No pun intended: "Perennial" was the seed from which Sisyphus grew.

This song was originally written to a prompt as part of a fundraiser reward. For the past 15 years, I've helped throw a room party at MarsCon in Minnesota (come hang out with me at Space Oddity Music Club & Brew Pub if you're ever at the con) - and for almost as long, we've run a fundraiser to help defray its costs (geeks drink a lot of beer and eat a lot of cheese). Occasionally, as an incentive at the highest donation levels, I would cover a song of the donor's choice or write an original song on a topic or prompt of their choosing. I don't offer rewards like this anymore; they're a lot of work, it always takes longer than I want it to for me to get the reward to the backer, and at times I've felt like the end product didn't live up to my personal standards. "Perennial," however, was the exception that proves the rule: the one time I felt confident that I'd both fulfilled the request and written an objectively good song.

The tattoo in question

The friend who earned this perk through her generous donation to Space Oddity requested a song on the topic of change, and also asked that the song incorporate themes of psychological, emotional, and seasonal change. She shared photos of a tattoo she'd gotten - an intricate back piece of botanical images - and wrote eloquently about the circumstances that had led her to commission this other piece of deeply personal art, to inscribe it permanently on her body, and to add to it little by little over time. For her, each addition to the tattoo corresponded to a new chapter in her story and a milestone in an ongoing journey of self-discovery. Sometimes this process was wrenchingly painful, accompanied by the loss of relationships or shifts in personal circumstances. Yet the tattoo's leaves and flowers also seemed to represent her ability to grow and to blossom even in tough times - not unlike a perennial plant that flowers again every spring no matter how long and cold the winter before it might be.

I sat with all of these thoughts for a few months before I started writing the song. A wide-open prompt like the one I'd been given is a blessing and a curse in that it gives your creativity free rein to move once it's gotten started, but finding a way into the topic can sometimes take longer just because of how many options there are. Ultimately I took an unusual (for me) approach to the composition. Most of the time I'm a "lyrics first" kind of songwriter, but "Perennial" was initially built around the opening acoustic guitar riff which was something I'd spent a number of years noodling on during sound checks without really expecting it would turn into a song. Once I combined that with as many plant growth metaphors as I could think of, the rest of it came together quickly from there.

The recipient was very happy with the demo of "Perennial" that I sent her.

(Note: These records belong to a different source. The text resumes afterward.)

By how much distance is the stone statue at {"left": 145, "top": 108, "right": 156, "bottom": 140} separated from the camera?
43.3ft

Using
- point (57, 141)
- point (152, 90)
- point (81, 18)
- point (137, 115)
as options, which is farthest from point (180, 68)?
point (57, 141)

I was happy with it too, but it took a while for me to be clear on how it fit with the rest of my material. At the time that I wrote it in 2015, most of my musical output was focused on revising the songs for The Hero's Journey™ (which, as a concept album, had a strictly defined track list already) or making parody and comedy music singles for the Funny Music Project. Yet it had a way of continually sneaking into our set lists at live shows, largely because my violin player Elizabeth liked it a lot too. (Elizabeth also made an important contribution to this song by suggesting changes to the arrangement that smoothed out what was originally a quite jarring harmonic transition from the chorus back into the verse; I'm incredibly grateful for her input.)

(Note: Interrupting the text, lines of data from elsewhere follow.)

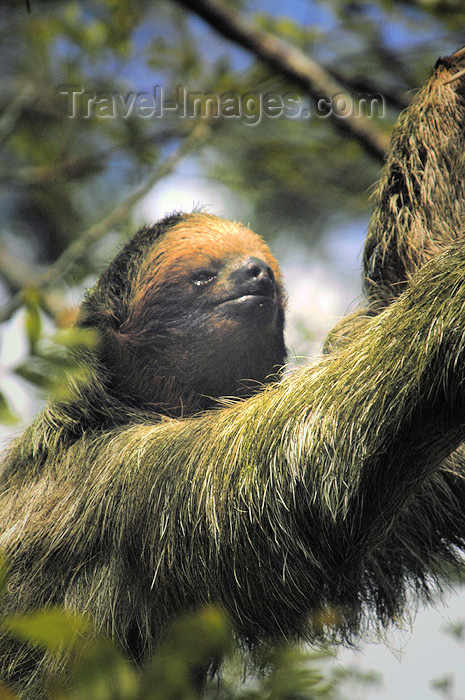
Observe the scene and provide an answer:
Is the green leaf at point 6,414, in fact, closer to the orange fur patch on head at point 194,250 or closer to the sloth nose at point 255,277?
the sloth nose at point 255,277

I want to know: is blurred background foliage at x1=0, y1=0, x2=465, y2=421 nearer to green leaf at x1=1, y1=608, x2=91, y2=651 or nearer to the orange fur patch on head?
the orange fur patch on head

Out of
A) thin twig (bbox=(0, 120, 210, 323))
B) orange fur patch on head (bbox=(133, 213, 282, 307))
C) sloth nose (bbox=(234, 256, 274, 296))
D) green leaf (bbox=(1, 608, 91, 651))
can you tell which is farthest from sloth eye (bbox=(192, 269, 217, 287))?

After we finished and released The Hero's Journey™ in 2019 and started thinking about our next recording project, "Perennial" kept coming up, not unlike its namesake. By that time I had accumulated a number of unreleased "serious" original songs that seemed like they might fit together well on a record, and in early 2020 we started having in-depth conversations about what this "serious album" might look like. The final track list of Sisyphus is quite different from the ones we sketched out in those initial meetings, but one thing that didn't change was making "Perennial" the opening track. Hope felt easier for me to access back in 2015 (or maybe just less fraught), and the song reflects that with its big choruses and major-key vibes. I think it's important to have that aspect of the topic represented, even if it feels more aspirational at times. Sometimes it really is as simple as waiting to see what will grow back, and trusting that something can and will bloom again.

(Thank you to A. for giving me permission to write about her song request and to share the photo of her tattoo along with this blog post - and for all her support of Space Oddity over the years.)